Un matériau à faible coût en argile – commun dans le sol britannique – et la vitamine B2 pourraient un jour aider à nettoyer la pollution en utilisant uniquement la lumière du soleil.
Développé par des chercheurs du Département de génie chimique et de la biotechnologie (CEB), le nouveau matériau – Flaponite – combine une base d'argile avec des composés dérivés de la vitamine B2, également connue sous le nom de riboflavine, pour créer un photocatalyseur durable. Il est abordable, recyclable et conçu pour fonctionner dans l'eau sous une lumière visible – offrant une nouvelle approche prometteuse pour décomposer les polluants environnementaux sans produits chimiques durs ni à une consommation d'énergie élevée.
La recherche montre comment le matériau peut décomposer les polluants du modèle dans des conditions de laboratoire – une première étape cruciale dans le développement de la purification de l'eau réelle ou des technologies de traitement des produits chimiques vertes. Le document est publié dans la revue Science et technologie de la catalyse. Il a été sélectionné pour figurer sur la couverture du journal – un design audacieux créé par Ellis, FRUK et graphiste David Bainbridge.
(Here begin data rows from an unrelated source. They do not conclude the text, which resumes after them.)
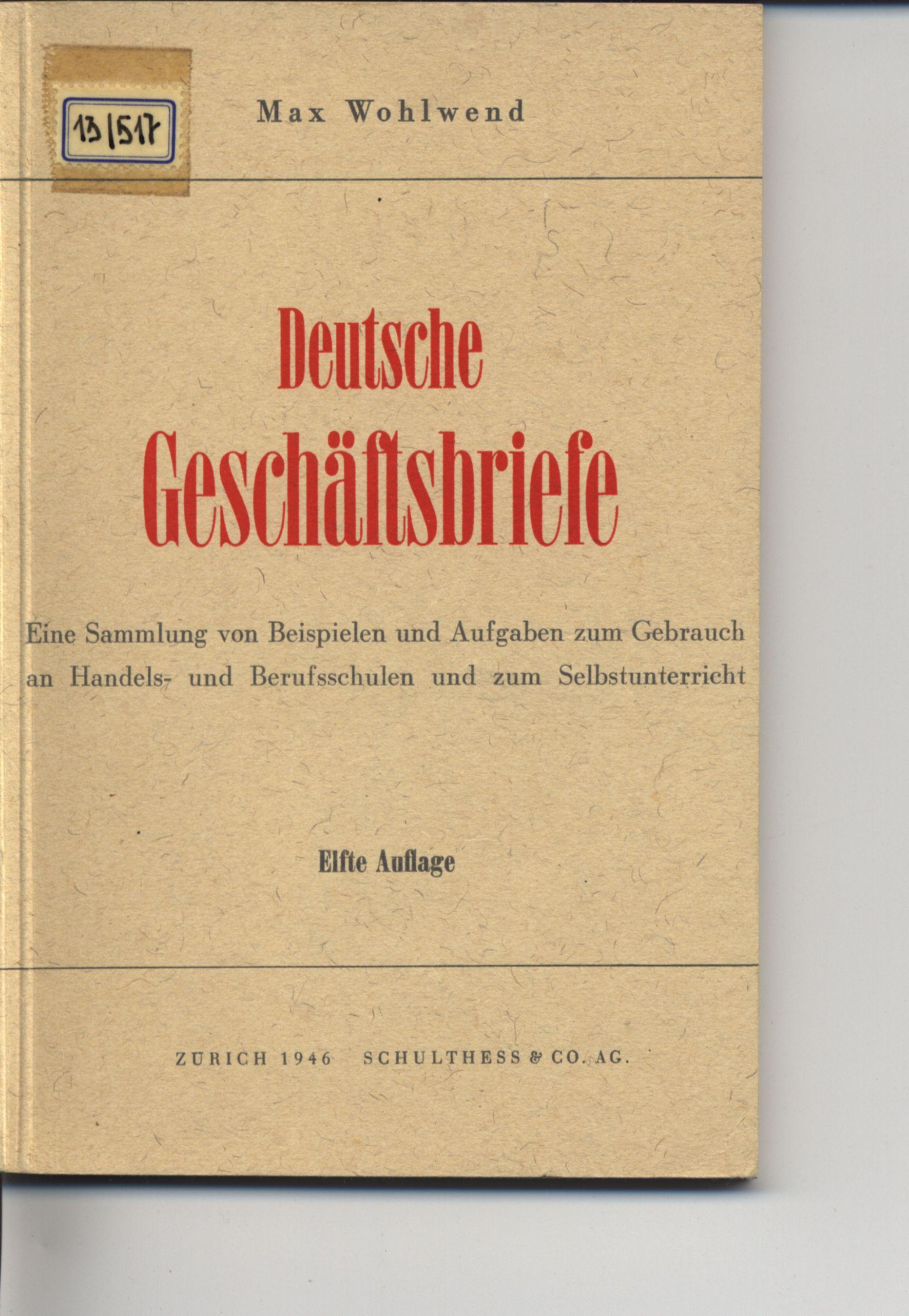 Deutsche Geschäftsbriefe Eine Sammlung Von Beispielen Und Aufgaben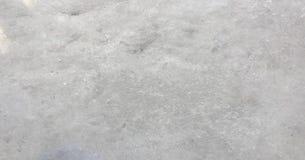 συγκεκριμένος ελαφρύς μέσος τοίχος σημείων ανασκόπησης Γκρίζο συγκεκριμένο υπόβαθρο σύστασης πατωμάτων Γκρίζα σύσταση τοίχων τσιμ στοκ εικόνες
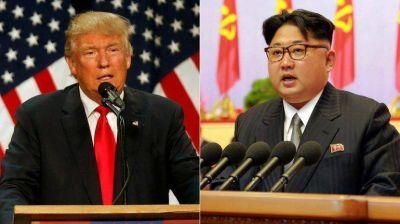 Corea del Norte alabó a Donald Trump y pidió que voten por él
La recherche a été menée par le professeur Ljiljana Fruk du groupe d'ingénierie de Bionano de CEB et menée en collaboration avec le groupe du professeur Tijmen Euser au Nanophotonics Center, Cavendish Laboratory, Département de physique. Co-pri-premier auteurs Matthew Ellis, un doctorat de dernière année. L'élève du capteur EPSRC CDT, et Anna Melekhova, toutes deux du groupe de Fruk, ont mené une grande partie du travail expérimental.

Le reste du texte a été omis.